Artificial intelligence helps UC Davis Health Predict which patients may need immediate care and possibly prevent them from being hospitalized.
The predictive model of the AI of the health of the population created by a multidisciplinary team of experts is called to be-Fair (framework for the reduction of biases and actions to assess, implement and overhaul). Its algorithm has been scheduled to identify patients who can benefit from care management services to deal with health problems before leading to emergency or hospital services.
The team has described their approach and its creation of the Be-Fair model in a article published in the Journal of General Internal Medicine. The document explains how Be-Fair can advance equity in health and explains how other health systems can develop their own predictive model of personalized AI for more effective care for patients.
“Population health programs are based on predictive models of AI to determine which patients most need rare resources, but many generic AI models can neglect groups in patients of patients exacerbating health disparities among these communities,” said Reshma GuptaHead of population health and responsible care for UC Davis Health. “We have decided to create a personalized AI predictive model that could be assessed, followed, improved and implemented to open the way for more inclusive and effective health strategies.”
“We have decided to create a personalized AI predictive model that could be assessed, followed, improved and implemented to open the way for more inclusive and effective health strategies.”–Reshma Gupta
Creation of the Be-Fair model
To create the Be-Fair model on a system scale, UC Davis Health brought together a team of population health experts, information technologies and health system actions.
Over a period of two years, the team created a new step executive which provided the care managers of the planned probability of future potential hospitalizations or visits to the emergency service for individual patients.
Patients greater than a centile risk threshold have been identified and, with advice from primary care clinician, determined if they could benefit from registration in the program. If necessary, the personnel proactively contacted patients, provided needs assessments and started the predefined care management workflows.
Responsible use of AI
After a period of 12 months, the team estimated the performance of the model. They found the predictive model underestimated the probability of hospitalizations and visits to emergency services for African-American and Hispanic groups.
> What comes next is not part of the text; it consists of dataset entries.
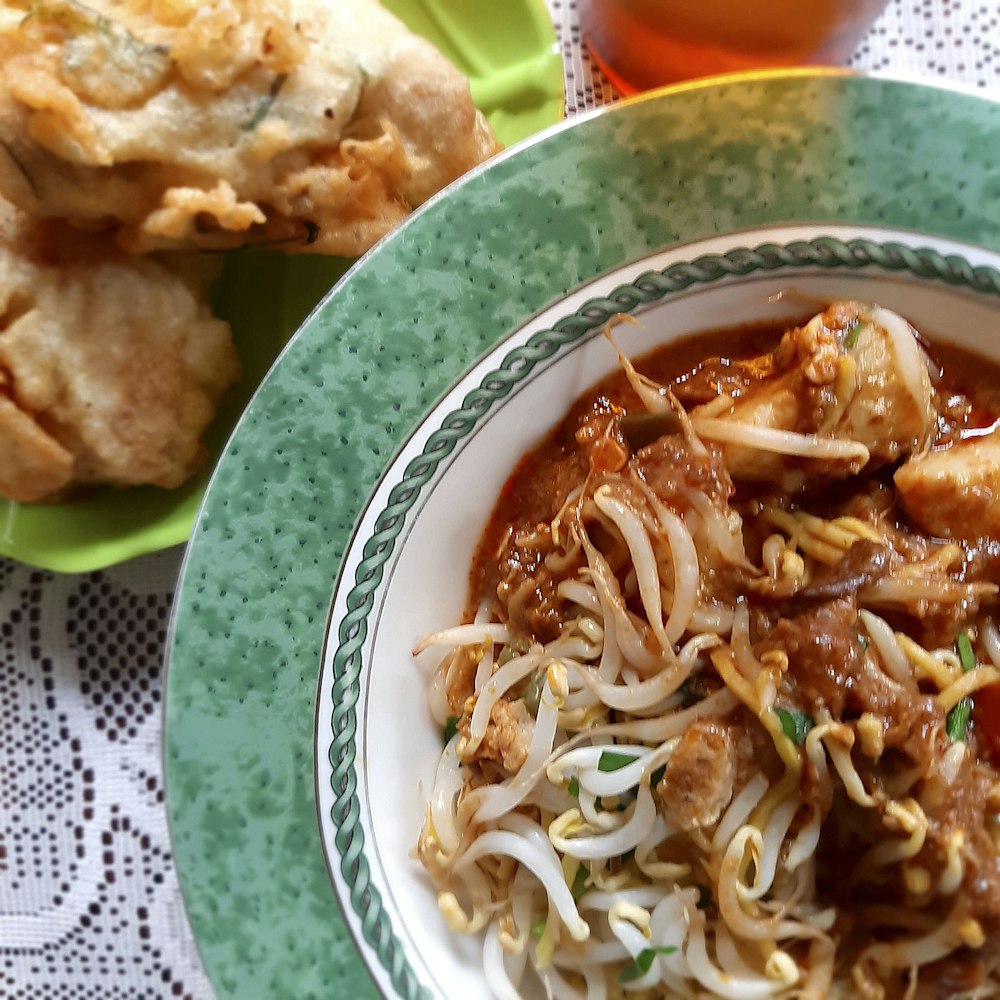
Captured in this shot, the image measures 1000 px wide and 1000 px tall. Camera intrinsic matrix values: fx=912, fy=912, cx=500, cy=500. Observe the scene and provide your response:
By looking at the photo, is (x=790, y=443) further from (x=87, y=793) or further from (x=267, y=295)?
(x=87, y=793)

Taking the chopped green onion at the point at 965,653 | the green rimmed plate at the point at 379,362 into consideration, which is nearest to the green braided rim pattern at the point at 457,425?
the green rimmed plate at the point at 379,362

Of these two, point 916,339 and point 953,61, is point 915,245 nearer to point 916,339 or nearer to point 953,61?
point 916,339

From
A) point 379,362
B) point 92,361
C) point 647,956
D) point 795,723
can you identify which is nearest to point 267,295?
point 92,361

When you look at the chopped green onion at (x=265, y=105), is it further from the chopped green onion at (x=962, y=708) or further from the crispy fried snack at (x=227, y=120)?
the chopped green onion at (x=962, y=708)

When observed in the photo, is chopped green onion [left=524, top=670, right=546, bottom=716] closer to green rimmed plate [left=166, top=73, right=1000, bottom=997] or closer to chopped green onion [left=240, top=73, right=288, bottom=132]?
green rimmed plate [left=166, top=73, right=1000, bottom=997]

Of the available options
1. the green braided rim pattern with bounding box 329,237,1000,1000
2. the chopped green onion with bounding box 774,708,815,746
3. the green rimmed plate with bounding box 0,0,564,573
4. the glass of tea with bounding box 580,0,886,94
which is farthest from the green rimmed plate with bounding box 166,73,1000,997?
the chopped green onion with bounding box 774,708,815,746

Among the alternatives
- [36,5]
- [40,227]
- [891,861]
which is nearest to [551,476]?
[891,861]
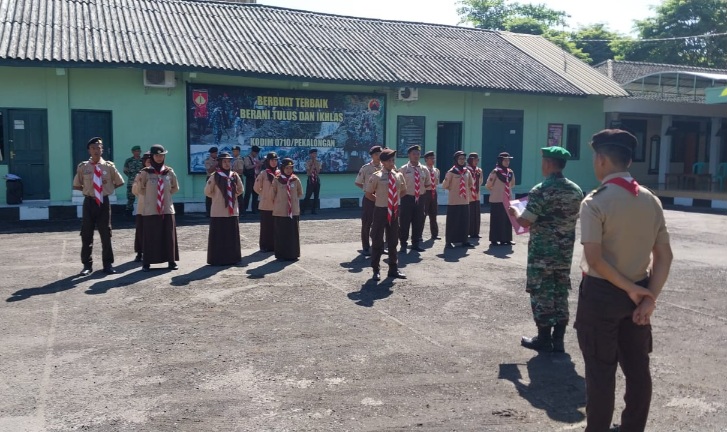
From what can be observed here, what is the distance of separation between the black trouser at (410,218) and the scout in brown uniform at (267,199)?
7.53ft

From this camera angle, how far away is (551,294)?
6.50 metres

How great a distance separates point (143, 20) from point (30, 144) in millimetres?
4914

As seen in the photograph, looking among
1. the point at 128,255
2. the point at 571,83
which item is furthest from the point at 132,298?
the point at 571,83

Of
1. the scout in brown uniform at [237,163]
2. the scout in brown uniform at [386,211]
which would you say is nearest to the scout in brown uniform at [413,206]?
the scout in brown uniform at [386,211]

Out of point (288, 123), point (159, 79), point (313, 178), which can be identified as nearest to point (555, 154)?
point (313, 178)

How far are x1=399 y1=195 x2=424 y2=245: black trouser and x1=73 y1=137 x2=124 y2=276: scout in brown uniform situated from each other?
496 cm

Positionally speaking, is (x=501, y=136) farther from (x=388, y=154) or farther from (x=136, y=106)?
(x=388, y=154)

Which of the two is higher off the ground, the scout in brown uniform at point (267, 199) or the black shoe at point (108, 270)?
the scout in brown uniform at point (267, 199)

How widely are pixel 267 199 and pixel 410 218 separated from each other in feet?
8.46

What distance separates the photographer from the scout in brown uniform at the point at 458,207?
12.8m

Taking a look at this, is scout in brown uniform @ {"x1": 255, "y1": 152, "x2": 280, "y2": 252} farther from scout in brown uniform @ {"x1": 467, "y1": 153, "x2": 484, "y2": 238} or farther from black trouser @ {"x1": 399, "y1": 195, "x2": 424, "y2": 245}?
scout in brown uniform @ {"x1": 467, "y1": 153, "x2": 484, "y2": 238}

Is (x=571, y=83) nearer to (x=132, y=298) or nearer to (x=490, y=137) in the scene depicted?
(x=490, y=137)

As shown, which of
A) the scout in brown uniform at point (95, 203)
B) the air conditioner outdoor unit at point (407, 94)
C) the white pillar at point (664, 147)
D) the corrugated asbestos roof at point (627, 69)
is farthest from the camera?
the corrugated asbestos roof at point (627, 69)

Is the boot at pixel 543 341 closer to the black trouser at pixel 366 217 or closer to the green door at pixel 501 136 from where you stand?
the black trouser at pixel 366 217
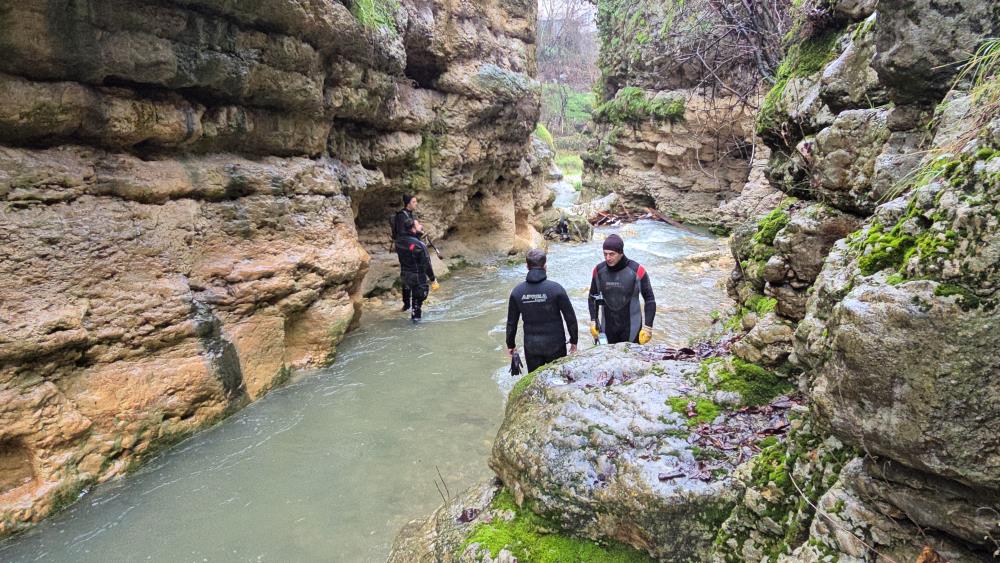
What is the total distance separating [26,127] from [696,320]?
8.69m

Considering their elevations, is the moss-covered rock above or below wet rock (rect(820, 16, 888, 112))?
below

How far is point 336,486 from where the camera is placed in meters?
4.62

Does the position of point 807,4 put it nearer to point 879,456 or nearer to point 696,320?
point 879,456

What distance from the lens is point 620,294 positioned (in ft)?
18.1

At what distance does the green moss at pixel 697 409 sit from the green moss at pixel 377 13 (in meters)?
6.79

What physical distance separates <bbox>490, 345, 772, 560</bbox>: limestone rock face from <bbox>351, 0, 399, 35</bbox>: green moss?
6214 millimetres

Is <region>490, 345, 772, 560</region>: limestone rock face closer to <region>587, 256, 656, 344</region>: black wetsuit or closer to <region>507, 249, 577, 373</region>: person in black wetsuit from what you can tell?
<region>507, 249, 577, 373</region>: person in black wetsuit

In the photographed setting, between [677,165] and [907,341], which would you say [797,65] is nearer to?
[907,341]

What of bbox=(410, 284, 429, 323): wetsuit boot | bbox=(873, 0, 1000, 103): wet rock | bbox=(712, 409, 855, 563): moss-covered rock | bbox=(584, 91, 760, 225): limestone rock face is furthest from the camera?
bbox=(584, 91, 760, 225): limestone rock face

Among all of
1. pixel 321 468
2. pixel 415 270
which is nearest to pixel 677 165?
pixel 415 270

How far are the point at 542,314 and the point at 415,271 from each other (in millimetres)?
4243

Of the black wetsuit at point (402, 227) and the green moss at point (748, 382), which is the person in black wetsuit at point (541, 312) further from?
the black wetsuit at point (402, 227)

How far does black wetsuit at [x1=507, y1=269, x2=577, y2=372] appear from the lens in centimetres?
531

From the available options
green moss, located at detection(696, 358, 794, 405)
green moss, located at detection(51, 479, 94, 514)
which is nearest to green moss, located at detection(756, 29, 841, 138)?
green moss, located at detection(696, 358, 794, 405)
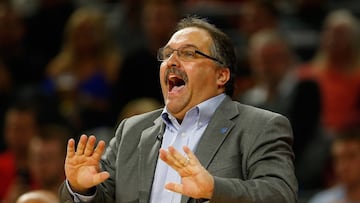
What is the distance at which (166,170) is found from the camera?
10.6ft

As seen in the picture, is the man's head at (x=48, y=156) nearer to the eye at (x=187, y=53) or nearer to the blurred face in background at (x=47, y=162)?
the blurred face in background at (x=47, y=162)

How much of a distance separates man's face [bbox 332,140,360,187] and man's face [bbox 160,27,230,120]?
2284 mm

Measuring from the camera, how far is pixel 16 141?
6.02 meters

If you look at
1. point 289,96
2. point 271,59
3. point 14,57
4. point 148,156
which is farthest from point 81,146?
point 14,57

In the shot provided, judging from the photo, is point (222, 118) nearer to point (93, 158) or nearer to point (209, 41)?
point (209, 41)

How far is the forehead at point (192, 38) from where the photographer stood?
325 centimetres

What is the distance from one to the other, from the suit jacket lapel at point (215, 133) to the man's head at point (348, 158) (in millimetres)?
2251

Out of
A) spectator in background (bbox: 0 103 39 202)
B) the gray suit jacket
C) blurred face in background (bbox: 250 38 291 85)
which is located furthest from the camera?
blurred face in background (bbox: 250 38 291 85)

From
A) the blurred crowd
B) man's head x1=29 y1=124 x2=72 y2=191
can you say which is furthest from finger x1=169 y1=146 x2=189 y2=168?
man's head x1=29 y1=124 x2=72 y2=191

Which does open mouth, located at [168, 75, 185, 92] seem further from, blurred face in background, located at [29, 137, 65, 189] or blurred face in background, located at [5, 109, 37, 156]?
blurred face in background, located at [5, 109, 37, 156]

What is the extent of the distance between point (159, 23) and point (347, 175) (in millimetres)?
2077

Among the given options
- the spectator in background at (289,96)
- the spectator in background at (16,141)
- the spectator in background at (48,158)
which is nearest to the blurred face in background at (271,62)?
the spectator in background at (289,96)

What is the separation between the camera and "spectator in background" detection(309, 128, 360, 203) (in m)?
5.36

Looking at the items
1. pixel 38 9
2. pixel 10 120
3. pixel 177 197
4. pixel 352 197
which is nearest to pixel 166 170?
pixel 177 197
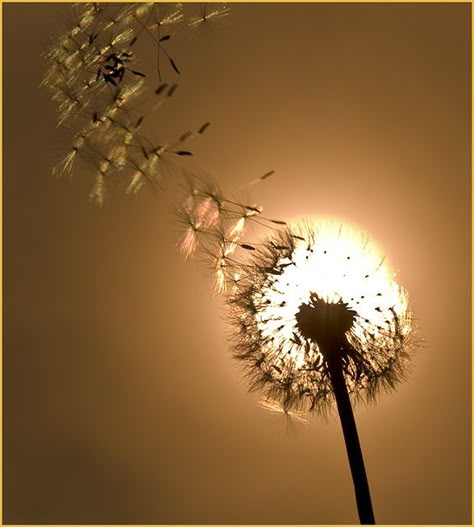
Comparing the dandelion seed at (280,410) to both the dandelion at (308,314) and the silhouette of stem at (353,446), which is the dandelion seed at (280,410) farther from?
the silhouette of stem at (353,446)

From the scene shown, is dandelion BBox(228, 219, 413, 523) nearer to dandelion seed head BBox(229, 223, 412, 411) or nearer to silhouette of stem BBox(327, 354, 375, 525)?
dandelion seed head BBox(229, 223, 412, 411)

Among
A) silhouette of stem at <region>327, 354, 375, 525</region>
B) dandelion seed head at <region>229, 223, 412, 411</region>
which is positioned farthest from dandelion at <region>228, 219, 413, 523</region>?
silhouette of stem at <region>327, 354, 375, 525</region>

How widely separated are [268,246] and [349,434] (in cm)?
270

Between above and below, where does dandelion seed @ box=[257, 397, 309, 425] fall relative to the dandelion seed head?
below

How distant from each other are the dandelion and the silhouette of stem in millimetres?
546

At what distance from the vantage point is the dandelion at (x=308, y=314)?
28.6 feet

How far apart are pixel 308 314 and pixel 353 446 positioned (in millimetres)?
1625

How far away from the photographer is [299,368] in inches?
354

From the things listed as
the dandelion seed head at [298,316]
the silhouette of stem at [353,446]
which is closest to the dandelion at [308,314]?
the dandelion seed head at [298,316]

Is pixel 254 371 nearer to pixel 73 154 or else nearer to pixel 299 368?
pixel 299 368

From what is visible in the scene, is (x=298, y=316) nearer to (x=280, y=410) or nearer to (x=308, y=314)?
(x=308, y=314)

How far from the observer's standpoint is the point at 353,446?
24.9 feet

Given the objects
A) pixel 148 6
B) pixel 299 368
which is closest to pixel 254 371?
pixel 299 368

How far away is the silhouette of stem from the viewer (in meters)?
7.29
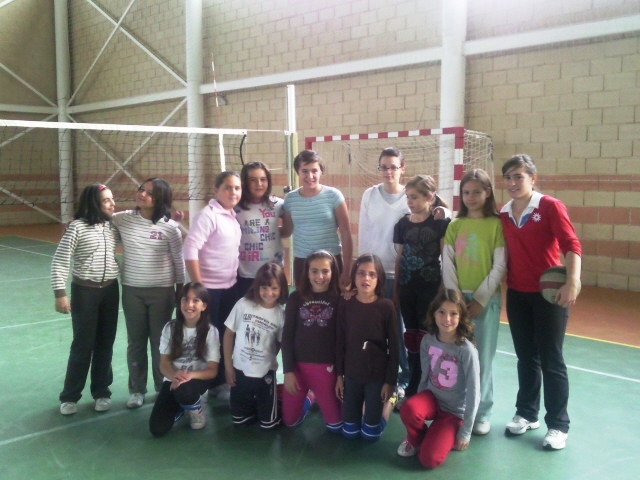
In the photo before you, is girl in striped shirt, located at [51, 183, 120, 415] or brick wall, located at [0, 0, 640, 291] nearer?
girl in striped shirt, located at [51, 183, 120, 415]

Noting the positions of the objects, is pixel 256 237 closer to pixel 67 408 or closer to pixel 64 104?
pixel 67 408

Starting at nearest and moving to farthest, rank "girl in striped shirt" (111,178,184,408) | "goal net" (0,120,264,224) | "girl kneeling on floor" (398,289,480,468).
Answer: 1. "girl kneeling on floor" (398,289,480,468)
2. "girl in striped shirt" (111,178,184,408)
3. "goal net" (0,120,264,224)

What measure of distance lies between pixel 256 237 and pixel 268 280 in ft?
1.50

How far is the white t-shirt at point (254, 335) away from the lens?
323 cm

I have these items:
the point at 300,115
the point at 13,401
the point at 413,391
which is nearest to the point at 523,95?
the point at 300,115

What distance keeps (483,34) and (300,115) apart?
3309mm

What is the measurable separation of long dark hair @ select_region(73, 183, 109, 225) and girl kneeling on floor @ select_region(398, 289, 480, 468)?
1920mm

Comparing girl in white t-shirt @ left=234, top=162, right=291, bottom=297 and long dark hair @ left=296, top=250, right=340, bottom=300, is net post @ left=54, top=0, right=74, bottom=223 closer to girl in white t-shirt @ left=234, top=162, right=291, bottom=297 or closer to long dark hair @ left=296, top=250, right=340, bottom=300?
girl in white t-shirt @ left=234, top=162, right=291, bottom=297

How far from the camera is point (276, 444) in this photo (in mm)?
3057

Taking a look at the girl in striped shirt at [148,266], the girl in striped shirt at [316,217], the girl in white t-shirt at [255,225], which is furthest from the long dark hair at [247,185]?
the girl in striped shirt at [148,266]

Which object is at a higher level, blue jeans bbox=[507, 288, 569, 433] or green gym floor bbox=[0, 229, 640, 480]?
blue jeans bbox=[507, 288, 569, 433]

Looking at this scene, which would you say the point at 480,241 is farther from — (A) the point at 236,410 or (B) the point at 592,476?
(A) the point at 236,410

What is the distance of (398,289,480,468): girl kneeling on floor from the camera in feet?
9.46

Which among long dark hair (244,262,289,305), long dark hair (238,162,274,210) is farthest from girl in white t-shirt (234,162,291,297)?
long dark hair (244,262,289,305)
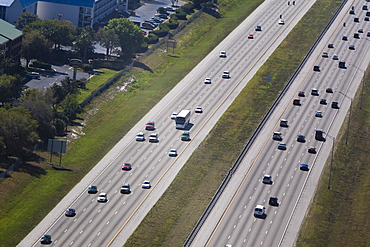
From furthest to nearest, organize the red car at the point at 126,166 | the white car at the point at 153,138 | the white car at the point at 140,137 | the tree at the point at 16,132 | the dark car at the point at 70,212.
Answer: the white car at the point at 140,137 < the white car at the point at 153,138 < the red car at the point at 126,166 < the tree at the point at 16,132 < the dark car at the point at 70,212

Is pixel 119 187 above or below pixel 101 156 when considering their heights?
above

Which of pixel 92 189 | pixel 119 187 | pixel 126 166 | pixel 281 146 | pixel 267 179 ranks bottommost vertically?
pixel 126 166

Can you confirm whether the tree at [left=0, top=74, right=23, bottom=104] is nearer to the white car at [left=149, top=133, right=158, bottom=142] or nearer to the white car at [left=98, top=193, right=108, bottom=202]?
the white car at [left=149, top=133, right=158, bottom=142]

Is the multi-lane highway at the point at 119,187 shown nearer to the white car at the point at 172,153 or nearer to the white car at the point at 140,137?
the white car at the point at 172,153

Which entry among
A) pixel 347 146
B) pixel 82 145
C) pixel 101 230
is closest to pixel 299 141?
pixel 347 146

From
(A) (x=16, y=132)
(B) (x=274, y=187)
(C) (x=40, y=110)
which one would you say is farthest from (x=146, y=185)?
(C) (x=40, y=110)

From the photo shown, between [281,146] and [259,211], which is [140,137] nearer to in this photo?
[281,146]

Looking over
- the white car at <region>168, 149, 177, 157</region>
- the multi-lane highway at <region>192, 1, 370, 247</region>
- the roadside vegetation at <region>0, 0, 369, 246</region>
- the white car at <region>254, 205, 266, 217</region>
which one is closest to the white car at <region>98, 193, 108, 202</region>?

The team identified the centile threshold ideal to reduce this sub-prediction by assessing the calibration of the predictive model.
“As health care providers, we are responsible for guaranteeing that our practices are the most effective and help as many patients as possible,” said Gupta. “By analyzing our model and by making small adjustments to improve our data collection, we were able to implement more effective health strategies.”
Studies have shown that the systematic assessment of AI models by health systems is necessary to determine the value of the patients of patients they serve.
“The Be-Fair frame guarantees that equity is integrated into each stage to prevent predictive models from strengthening health disparities.”–Hendry tone
“AI models should not only help us effectively use our resources – they can also help us be fairer,” added Hendry toneVice-Chancellor associated for health equity, diversity and inclusion. “The Be-Fair frame guarantees that equity is integrated into each stage to prevent predictive models from strengthening health disparities.”
Framework
The use of AI systems has been adopted by health care organizations in the United States to optimize patient care.
About 65% of hospitals use predictive AI models created by electronic disc software developers or third -party suppliers, according to data from 2023 American Hospital Association Annual Survey Information Technology Supplement.
“It is well known that the AI models work as well as the data you put there – if you take a model that has not been built for your specific patient population, some people will miss.”–Jason Adams
“It is well known that AI models work as well as the data you put there – if you take a model that has not been built for your specific patient population, some people will miss,” said Jason AdamsData director and analysis strategy. “Unfortunately, all health systems do not have staff to create their own predictive model on the health of the personalized population, so we have created a framework that health leaders can use to browse and develop theirs.”
The nine stages frame of the Be-Fair model is described here.